Iowa Legislature Okays Bill Enhancing Marijuana Penalties, Granting Police Power ToDrug Test Drivers

The Iowa Legislature overwhelmingly approved a bill enhancing marijuana penalties for repeat offenders, and enabling police officers to conduct drug tests on drivers who appear to be operating under the influence of marijuana. Senate Bill 2391 now awaits action from Republican Gov. Terry Branstad.
Carl Olsen, head of Iowa NORML, called the measure “incredibly harsh” and cautioned that the new law could entangle many casual marijuana users in the criminal justice system. “People who now face a maximum six month jail term in Iowa for the simple possession of small amounts of marijuana will face two years in prison and a $5,000 fine for third and subsequent offenses,” he said.
Senate Bill 2391 also allows law enforcement to check motorists for the presence of marijuana metabolites — presumably by urine or blood tests — if there is a reasonable suspicion to believe the motorist is driving under the influence of the drug. Because the law sets no legal threshold for drugs other than alcohol, S.B. 2391 states that the detection of any amount of marijuana metabolites is grounds for obtaining a conviction of driving while intoxicated. The law fails to specify how or where police will administer the drug tests.
“The presence of non-psychoactive marijuana metabolites in the urine is not evidence of impairment,” warned Allen St. Pierre, Executive Director of The NORML Foundation. St. Pierre noted that metabolites often remain in the urine for days and sometimes weeks after the intoxicating effects of marijuana have worn off. “You could have someone who smoked marijuana on Sunday be arrested on Tuesday and charged with driving under the influence,” he said.

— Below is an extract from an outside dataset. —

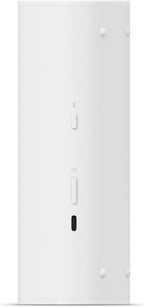 Sonos Roam 2 Altavoz Portátil Bluetooth y WiFi Resistente al Agua IP67, Blanco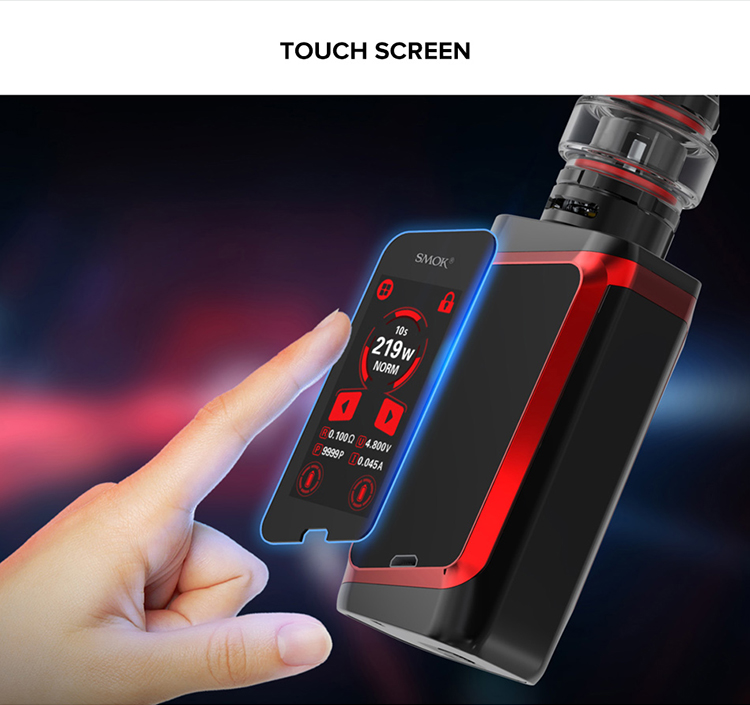 SMOK Morph 219 Kit with TF Tank SMOK Morph 219 Kit with TF Tank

Attorney Tanya Kangas, Director of Litigation for The NORML Foundation, questioned the constitutionality of the drug-testing proposal. “Implementing S.B. 2391 will violate privacy and search protections,” she said. “Blood tests are excessively invasive; urine tests do not indicate impairment and cannot be collected consistent with constitutional standards for traffic stop searches. We can restrict people from driving while impaired without violating the Constitution as this law proposes.”